Police in Ratanakkiri province located and attempted to arrest a group of nine Montagnard asylum seekers hiding in the forests of Lumphat district Tuesday, ethnic Jarai villagers and an official said, after seven more Montagnards crossed into the province on Monday.
Lumphat district police chief Soy Thai said his officers were actively searching for the group of nine after they evaded arrest.
“I am leading forces to find those people in the forest,” he said, declining to comment further.
A Jarai villager who requested anonymity for fear of reprisals, said police arrived in Chrey village in the district’s Seda commune at about 1 p.m.
“I saw 13 police and three vehicles arrive to the village,” he said. “Then they walked into the forest and tried to catch the nine Montagnard people, who ran to escape arrest.”
Another Jarai villager, who has been aiding the asylum seekers since they first began arriving in the province late last year, said he and other villagers located five of the nine. He said he was not sure of the fate of the other four.
“We just got information from villagers that police arrested the four and we don’t know where they sent them,” he said.
Several district and provincial officials declined to comment or said they did not know whether the four had been arrested.
Seven more Montagnards—an indigenous group from Vietnam’s Central Highlands—arrived in the province’s O’Yadaw district Monday, according to Chhay Thy, provincial coordinator for rights group Adhoc.
The newest group’s arrival brings to 45 the total number of Montagnards who say they are fleeing persecution in Vietnam.
A U.N. mission to reach the Montagnards last week ended after local authorities refused to let the U.N. travel in the province without permission from the provincial governor and Interior Ministry.
Wan-Hea Lee, country representative for the U.N.’s Office for the High Commissioner for Human Rights, said Tuesday that the fact that the mission was blocked from trying to help the asylum seekers have their refugee claims processed “is a reflection of the nature of Cambodian governance today.”
“That public officials should feel that they need instructions to obey the law and its voluntarily accepted international commitments is a reflection of the nature of Cambodian governance today, and the reason why fundamental reform is of the essence,” Ms. Lee said in an email Tuesday.
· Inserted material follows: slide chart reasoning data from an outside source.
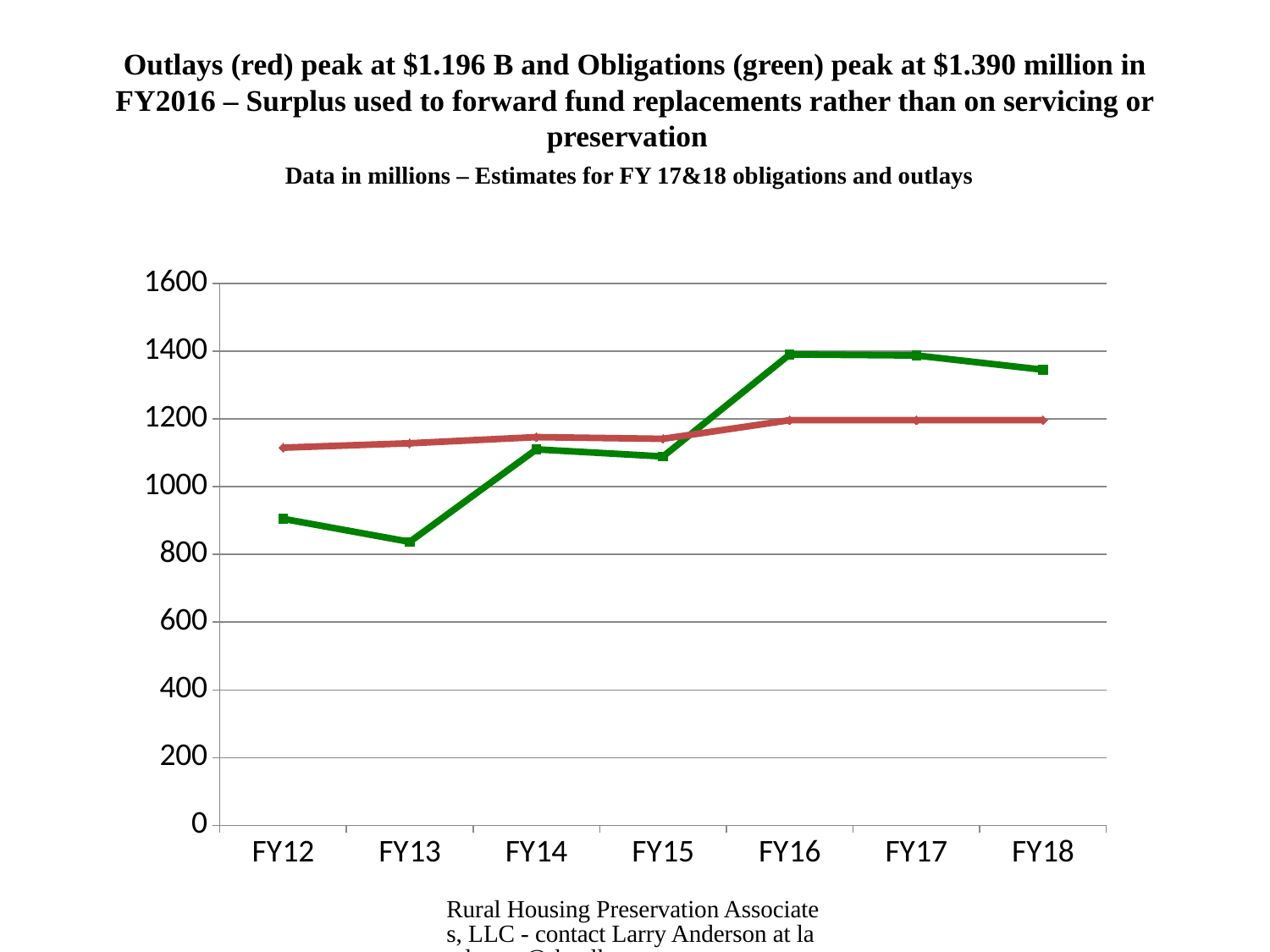
Is the value of the green (Obligations) line for FY18 greater or less than 1200? greater How many lines (series) are plotted on the chart? 2 According to the slide title, which colour represents Outlays? Red In FY12, which line is higher, the red (Outlays) or the green (Obligations)? Red (Outlays) In which fiscal year is the green (Obligations) line at its lowest? FY13 Is the value of the red (Outlays) line for FY16 greater or less than 1400? less Does the green (Obligations) line rise or fall from FY15 to FY16? Rise Is the value of the green (Obligations) line for FY13 greater or less than 1000? less How many fiscal years are plotted along the x axis? 7 What kind of chart is shown on the slide? Line chart In FY16, which line is higher, the red (Outlays) or the green (Obligations)? Green (Obligations)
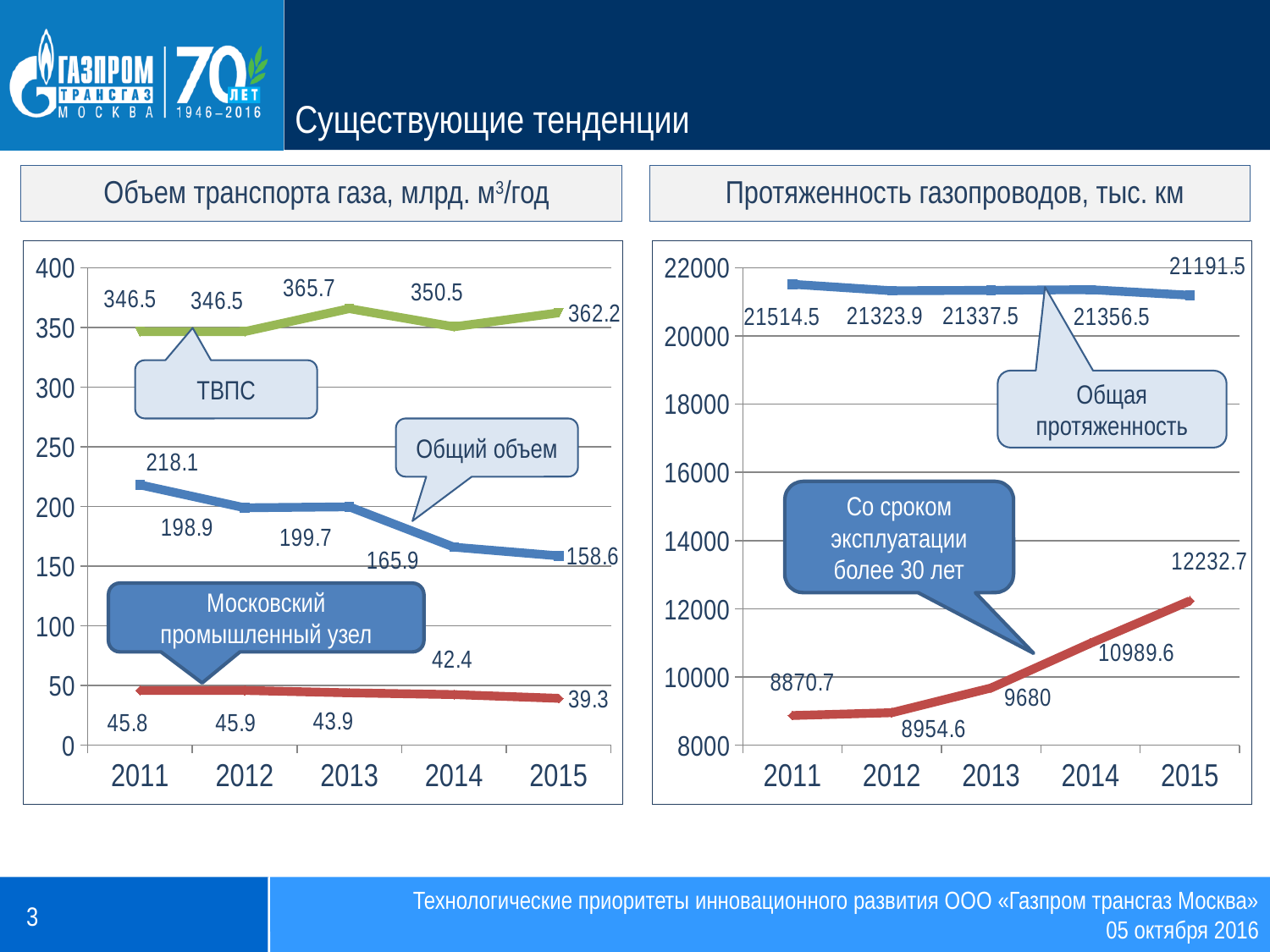
In the chart 'Протяженность газопроводов, тыс. км', is the value for 'Со сроком эксплуатации более 30 лет' in 2015 greater or less than 12000? greater In the chart 'Протяженность газопроводов, тыс. км', does the series 'Со сроком эксплуатации более 30 лет' rise or fall from 2011 to 2015? rise In the chart 'Протяженность газопроводов, тыс. км', what is the value for 'Со сроком эксплуатации более 30 лет' in 2013? 9680 In the chart 'Объем транспорта газа, млрд. м3/год', how many years are shown on the x axis? 5 In the chart 'Объем транспорта газа, млрд. м3/год', does the Общий объем series rise or fall from 2011 to 2015? fall In the chart 'Протяженность газопроводов, тыс. км', in which year is the value for 'Со сроком эксплуатации более 30 лет' highest? 2015 In the chart 'Объем транспорта газа, млрд. м3/год', what is the value for ТВПС in 2013? 365.7 In the chart 'Объем транспорта газа, млрд. м3/год', what is the difference between the Общий объем values for 2011 and 2015? 59.5 What kind of chart is 'Протяженность газопроводов, тыс. км'? line chart In the chart 'Протяженность газопроводов, тыс. км', what is the value for Общая протяженность in 2011? 21514.5 In the chart 'Объем транспорта газа, млрд. м3/год', what is the value for Общий объем in 2015? 158.6 In the chart 'Объем транспорта газа, млрд. м3/год', in which year is the value for Московский промышленный узел lowest? 2015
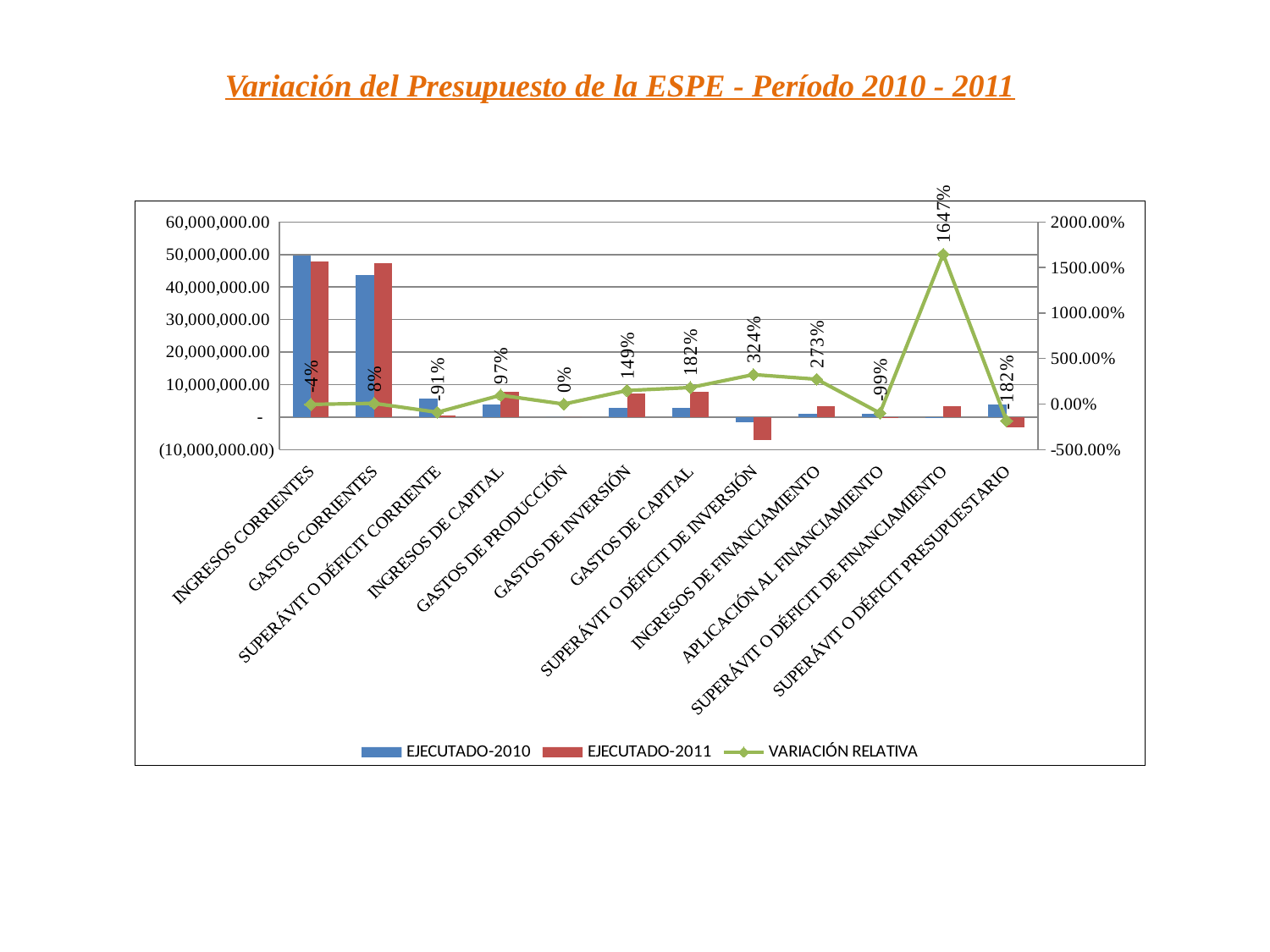
Is the EJECUTADO-2010 value for INGRESOS CORRIENTES greater or less than 40,000,000.00? greater Which category has the lowest VARIACIÓN RELATIVA? SUPERÁVIT O DÉFICIT PRESUPUESTARIO Is the EJECUTADO-2010 value for INGRESOS DE CAPITAL greater or less than 10,000,000.00? less What is the VARIACIÓN RELATIVA value for INGRESOS DE CAPITAL? 97% How many series does the legend list? 3 What is the VARIACIÓN RELATIVA value for SUPERÁVIT O DÉFICIT DE FINANCIAMIENTO? 1647% How many categories are shown on the x axis? 12 What is the VARIACIÓN RELATIVA value for GASTOS DE PRODUCCIÓN? 0% Which has a larger VARIACIÓN RELATIVA, GASTOS DE CAPITAL or GASTOS DE INVERSIÓN? GASTOS DE CAPITAL What kind of chart is shown on the slide? Combination bar and line chart Which category has the highest VARIACIÓN RELATIVA? SUPERÁVIT O DÉFICIT DE FINANCIAMIENTO What is the difference between the VARIACIÓN RELATIVA for SUPERÁVIT O DÉFICIT DE INVERSIÓN and for INGRESOS DE FINANCIAMIENTO? 51%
In addition to the Montagnards in Ratanakkiri, the Interior Ministry’s refugee department is processing 13 others to determine whether they qualify for refugee status. Another seven are waiting in the capital for the refugee department to allow them to register for the process.
Three more arrived in Phnom Penh on February 12, Ms. Lee said.
“The group was not permitted to register,” she said.
Kerm Sarin, the head of the refugee department, and Interior Ministry spokesman Khieu Sopheak declined to comment.